Agent workflow loop, agent stack (7 layers), 3 levels agentic behavior, 9 workflow patterns (ReAct, Plan-Execute, LATS, ReWOO, ToT, Reflection...), multi-agent orchestration (Manager-Worker, Router, Debate, Parallel), RAG vs Agentic RAG, multimodal RAG, tool calling reliability, frameworks (LangGraph, AutoGen, CrewAI), evaluation, production deployment (2025-2026)

Предварительно: LLM-агенты, Function Calling & Tool Use

Зачем это нужно¶

Agent workflows -- переход от разовых LLM-вызовов к полноценным процессным движкам. По данным Gartner, интерес к multi-agent системам вырос на 1445% с Q1 2024 по Q2 2025. К 2026 году 40% enterprise-приложений используют task-specific агентов (против <5% в 2025). Средний customer support agent снижает время ответа на 60%, а ChatDev-подобные multi-agent системы повышают точность кода на 67%. При этом стоимость одной multi-agent research-сессии составляет $0.10--$1.00 -- на порядки дешевле человеческого аналитика.

Ключевые концепции¶

Agent Workflow -- определение¶

An agent workflow is not "a chatbot." It's a workflow engine where LLMs decide the next step, use tools safely, and produce auditable outcomes.

2025-2026 Shift: cool demos -> operational software. 40% enterprise applications feature task-specific agents (vs <5% in 2025).

Три уровня Agentic Behavior¶

Level	Type	Capability	Example
Level 1	AI Workflow	Output decisions (generate based on prompts)	Q&A, summarization
Level 2	Router Workflow	Task decisions (choose tools/paths)	Triage, routing
Level 3	Autonomous Agent	Process decisions (create new tasks/tools)	Self-improving systems

Agent Stack (7 Layers)¶

graph TD
    L1["Interface Layer<br/>Chat, Email, Voice, Ticketing, Slack/Teams"]
    L2["Orchestration Layer<br/>State Machine / Graph / Workflow Engine"]
    L3["Reasoning + Planning<br/>Task decomposition, routing, role selection"]
    L4["Tools<br/>Function calling, API actions, browser, code execution"]
    L5["Knowledge<br/>RAG (Vector DB + documents), SQL, enterprise search"]
    L6["Memory<br/>Short-term state + Long-term profiles/preferences"]
    L7["Safety + Governance<br/>Policies, permissions, audit logs, redaction, approvals"]
    L8["Observability + Evaluation<br/>Traces, metrics, eval harnesses, regression tests"]

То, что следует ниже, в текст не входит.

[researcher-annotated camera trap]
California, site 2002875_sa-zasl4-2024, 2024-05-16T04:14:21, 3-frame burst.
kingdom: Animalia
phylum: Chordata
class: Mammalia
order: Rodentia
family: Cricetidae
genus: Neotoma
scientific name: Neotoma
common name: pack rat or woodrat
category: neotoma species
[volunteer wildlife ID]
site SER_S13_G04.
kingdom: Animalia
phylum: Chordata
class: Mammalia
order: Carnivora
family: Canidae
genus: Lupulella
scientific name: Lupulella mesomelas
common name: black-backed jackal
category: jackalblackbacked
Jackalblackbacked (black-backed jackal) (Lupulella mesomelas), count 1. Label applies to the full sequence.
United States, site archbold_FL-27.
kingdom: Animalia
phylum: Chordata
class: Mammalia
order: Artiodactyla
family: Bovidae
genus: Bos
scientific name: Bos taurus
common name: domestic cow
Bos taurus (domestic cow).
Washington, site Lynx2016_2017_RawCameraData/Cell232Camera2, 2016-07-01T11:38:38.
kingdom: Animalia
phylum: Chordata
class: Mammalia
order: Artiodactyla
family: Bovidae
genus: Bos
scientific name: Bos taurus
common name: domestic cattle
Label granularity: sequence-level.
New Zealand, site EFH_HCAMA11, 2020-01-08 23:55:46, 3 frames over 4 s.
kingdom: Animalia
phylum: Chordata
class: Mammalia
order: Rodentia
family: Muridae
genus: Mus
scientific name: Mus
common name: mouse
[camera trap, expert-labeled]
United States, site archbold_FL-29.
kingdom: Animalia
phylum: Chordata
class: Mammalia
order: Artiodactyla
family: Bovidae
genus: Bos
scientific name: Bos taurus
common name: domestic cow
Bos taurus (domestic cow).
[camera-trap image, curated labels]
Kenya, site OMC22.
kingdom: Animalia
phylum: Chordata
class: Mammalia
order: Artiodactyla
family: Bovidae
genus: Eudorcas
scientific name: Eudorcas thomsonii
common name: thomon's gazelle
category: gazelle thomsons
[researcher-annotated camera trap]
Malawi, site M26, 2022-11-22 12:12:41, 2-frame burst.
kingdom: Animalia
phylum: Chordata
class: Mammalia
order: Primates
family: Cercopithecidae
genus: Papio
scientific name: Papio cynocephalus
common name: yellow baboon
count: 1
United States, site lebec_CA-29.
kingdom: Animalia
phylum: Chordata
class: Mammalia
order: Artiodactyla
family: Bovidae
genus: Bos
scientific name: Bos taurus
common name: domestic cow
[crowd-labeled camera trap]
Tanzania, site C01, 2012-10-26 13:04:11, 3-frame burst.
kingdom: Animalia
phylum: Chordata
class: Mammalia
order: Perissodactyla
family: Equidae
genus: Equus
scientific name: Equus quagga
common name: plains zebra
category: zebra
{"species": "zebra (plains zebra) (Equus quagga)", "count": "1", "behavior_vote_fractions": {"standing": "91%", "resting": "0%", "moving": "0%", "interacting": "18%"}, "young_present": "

    L1 --> L2 --> L3 --> L4 --> L5 --> L6 --> L7 --> L8

    style L1 fill:#e8eaf6,stroke:#3f51b5
    style L2 fill:#e8f5e9,stroke:#4caf50
    style L3 fill:#fff3e0,stroke:#ef6c00
    style L4 fill:#f3e5f5,stroke:#9c27b0
    style L5 fill:#e8eaf6,stroke:#3f51b5
    style L6 fill:#e8f5e9,stroke:#4caf50
    style L7 fill:#fce4ec,stroke:#c62828
    style L8 fill:#fff3e0,stroke:#ef6c00

Agent Workflow Loop (7 Steps)¶

Goal -> Router -> Plan -> Retrieve -> Act (tools) -> Verify -> Output -> Log -> Human Escalation (if needed)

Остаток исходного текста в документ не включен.